Matheran wastes cooking gas

 
By Rajil Menon
Published: Friday 31 July 2009

Organic waste is mixed with water in a pond before bacteria are introduced (Credit: Rajil Menon)Hill station burns biogas that can meet the needs of 300 families

matheran, a hill station 100 km from Mumbai, still relies on horses for transport and is off limits for motor vehicles. In March 2007, the town lived up to its green image by installing a garbage disposal plant that converts organic waste into methane gas and manure. Two years down the line, there are no takers for the gas supplied from the plant that can be used for cooking, electricity generation or as fuel in vehicles. The 250 cubic metres (CuM) of gas produced at the bio-methanation plant every day is now burnt in the open.

The only client the municipality-owned plant had, Usha Ascot Hotel, stopped paying for the gas in April protesting stiff charges; the hotel was using the gas in its kitchens.

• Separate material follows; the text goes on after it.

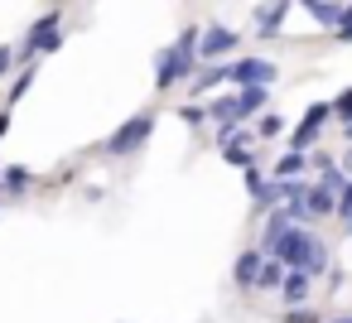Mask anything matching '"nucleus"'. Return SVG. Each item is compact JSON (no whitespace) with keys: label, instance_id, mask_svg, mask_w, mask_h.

The municipal council severed the connection in May end.It is now planning to supply the gas (enough to fill a dozen cooking gas cylinders) to two other hotels.

Manohar Tambat, director of the hotel, said the municipal council was arbitrarily charging them Rs 25,000 per month without measuring the gas consumed. "We complained to the authorities several times but to no avail," said Tambat.

B J Nipurte who heads the municipality's sanitation department said ad- hoc charges were levied because the meter provided by Bhabha Atomic Research Centre that assisted in building the plant is not effective. "The meter can measure only one CuM gas per hour and we need one that can measure up to 30 CuM gas per hour," said Nipurte. He said the council is trying to get new meters.

Two other hotels have been given sanction for putting underground pipelines. "Once the pipelines are in place, we will start supplying gas to them," said Nipurte.

Of the five tonnes of waste Matheran generates, two tonnes are horse dung and 1.5 tonnes, kitchen waste. The plant set up at a cost of Rs 33 lakh uses different types of bacteria to break down this waste to produce biogas and manure.